Canadian journalist, author, and musician

Bradford Carey Spurgeon (born 7 December 1957) is a Canadian-born journalist whose international career has spanned decades and disciplines. Best known for his long tenure covering Formula One racing for the International Herald Tribune and The New York Times, Spurgeon is also an author, musician, former actor and former circus performer.

==Early life and education==
Spurgeon was born in Toronto, Ontario, to science journalist David Carey Spurgeon and Vicki Ann Jean Spurgeon. He is a descendant of the 19th-century Baptist preacher Charles Spurgeon and the nephew of Baptist minister Muriel Spurgeon Carder.

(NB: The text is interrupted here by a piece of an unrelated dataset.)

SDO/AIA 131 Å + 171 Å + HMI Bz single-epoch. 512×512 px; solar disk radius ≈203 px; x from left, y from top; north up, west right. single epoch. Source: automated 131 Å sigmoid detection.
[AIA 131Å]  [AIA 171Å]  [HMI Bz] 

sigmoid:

His grandfather, Carey Bradford Spurgeon, was born in India to a missionary father.
Spurgeon earned a diploma in broadcasting from the National Institute of Broadcasting in Canada. He later completed a degree in English and Literary Studies at the University of Toronto, followed by French language studies at the Sorbonne in Paris.

==Performing arts and television==
In the 1970s and early 1980s, Spurgeon worked in television and film. He played a small role in the 1977 film Deadly Harvest. In 1976, he toured as a juggler and unicyclist with Puck’s Canadian Travelling Circus.

==Journalism career==
From 1993 to 2016, he covered Formula One for the International Herald Tribune and The New York Times. Esquire UK described him as “one of the most respected voices in Formula 1 journalism.”'. In 2008, he was voted Journalist of the Year in the annual Red Bulletin awards for the year's outstanding paddock people, from teams and drivers to caterers and journalists.

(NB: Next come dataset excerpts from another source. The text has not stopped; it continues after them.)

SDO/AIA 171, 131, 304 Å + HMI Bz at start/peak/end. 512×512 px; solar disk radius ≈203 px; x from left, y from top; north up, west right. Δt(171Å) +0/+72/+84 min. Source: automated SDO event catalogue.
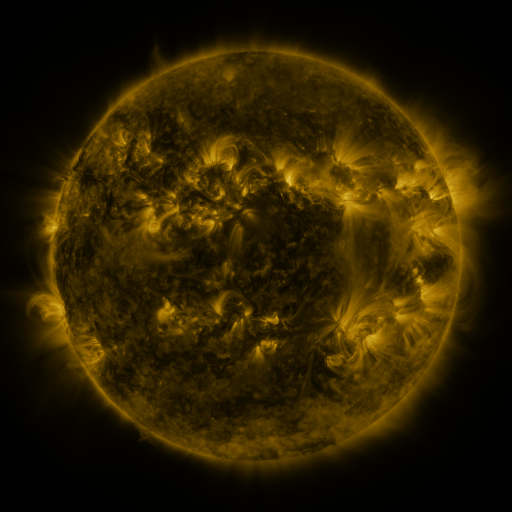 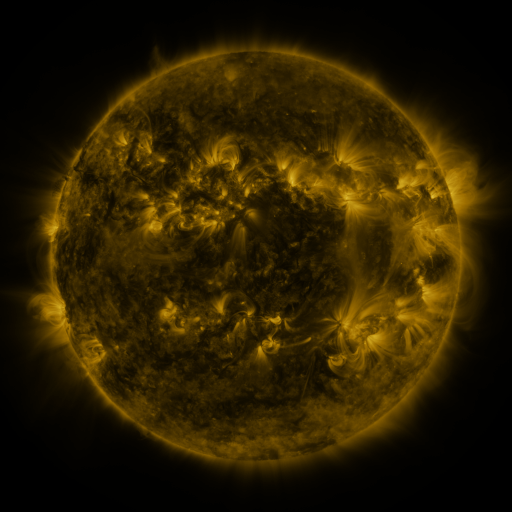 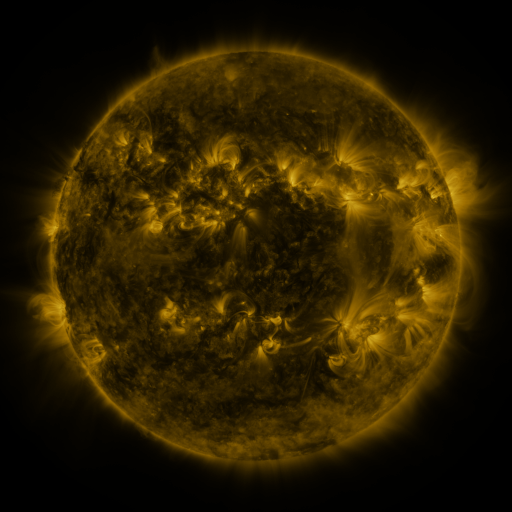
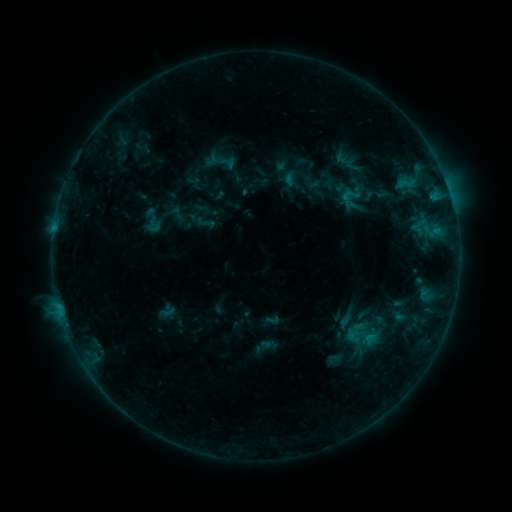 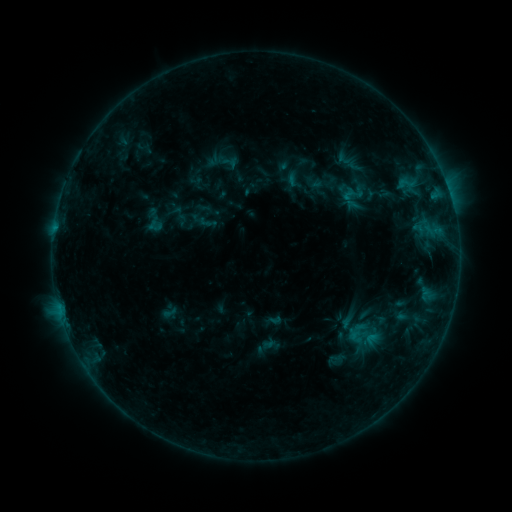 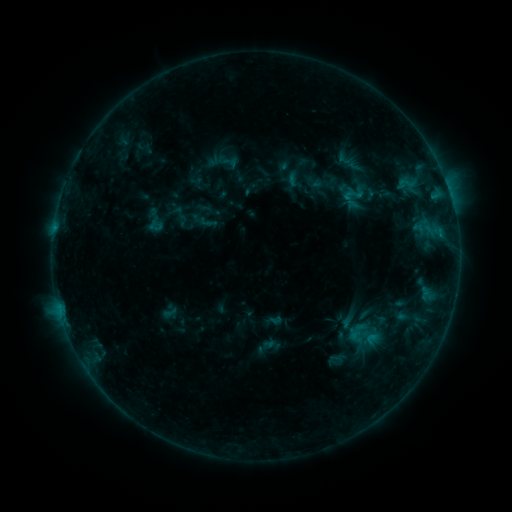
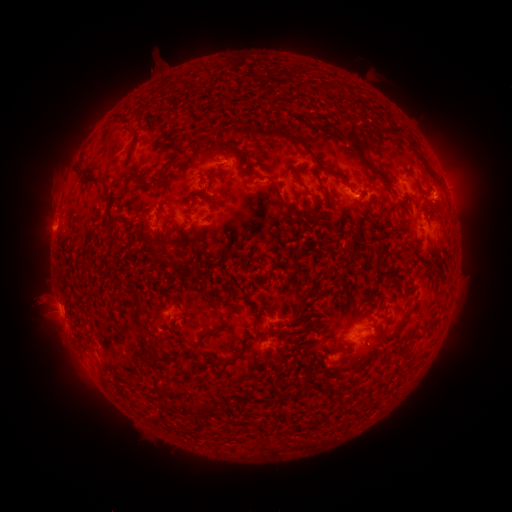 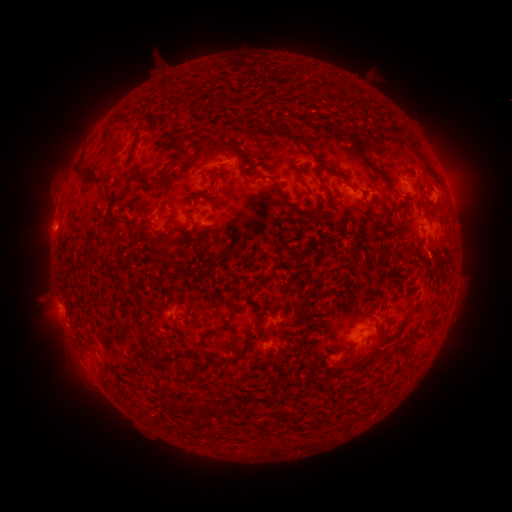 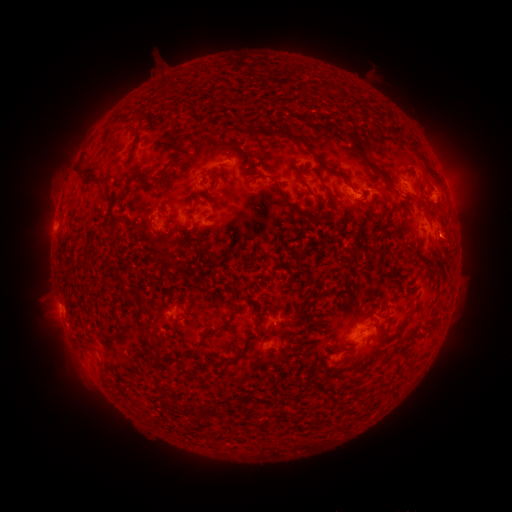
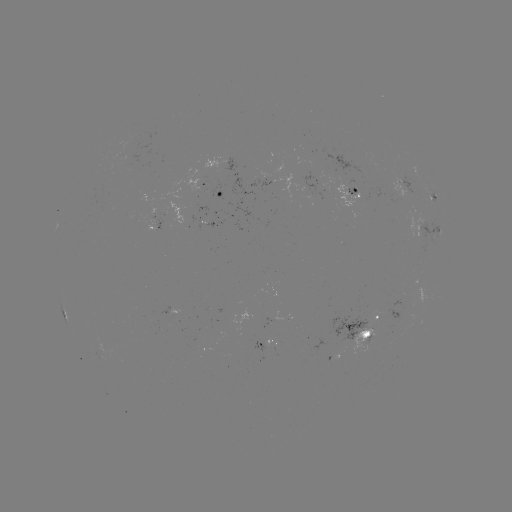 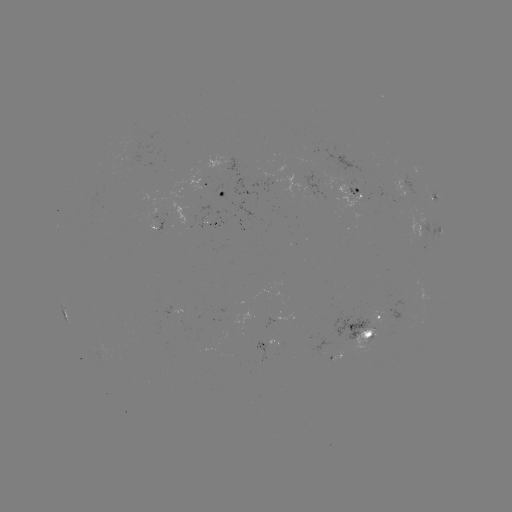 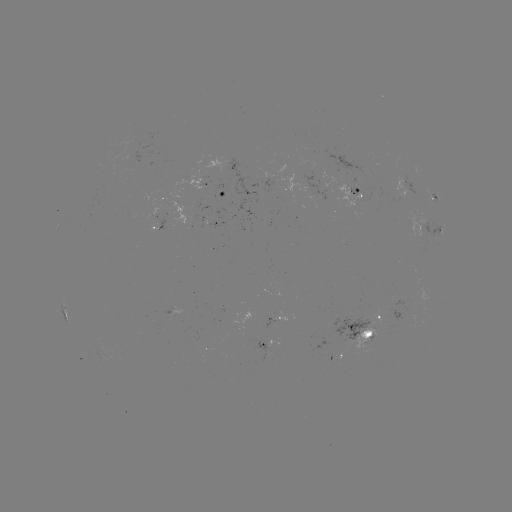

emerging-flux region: [147, 216, 162, 230]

Spurgeon has also contributed to numerous other publications including the Los Angeles Times, The Village Voice, The Stage, and the British Medical Journal (BMJ). He also served as Formula 1 Guide for About.com for seven years.

From 2022 to 2025, he worked as a speechwriter at the United Nations for Jean Todt, former Scuderia Ferrari team boss and UN Special Envoy for Road Safety.

==Writing and publishing==
Spurgeon is the author of Colin Wilson: Philosopher of Optimism (Michael Butterworth Books, 2006), a non-fiction book on British author Colin Wilson.

He is also the author of Formula 1: The Impossible Collection (Assouline), with a second edition released in 2025. A compilation of his Formula 1 reporting from 1993 to 2016 is scheduled for publication in the UK in 2025.

Before covering motorsport, Spurgeon specialized in mystery fiction, especially French crime writing. He contributed to The Armchair Detective, Mystery Scene, and Crime Time. He was nominated for the Arthur Ellis Award for best mystery short story by the Crime Writers of Canada in 1997.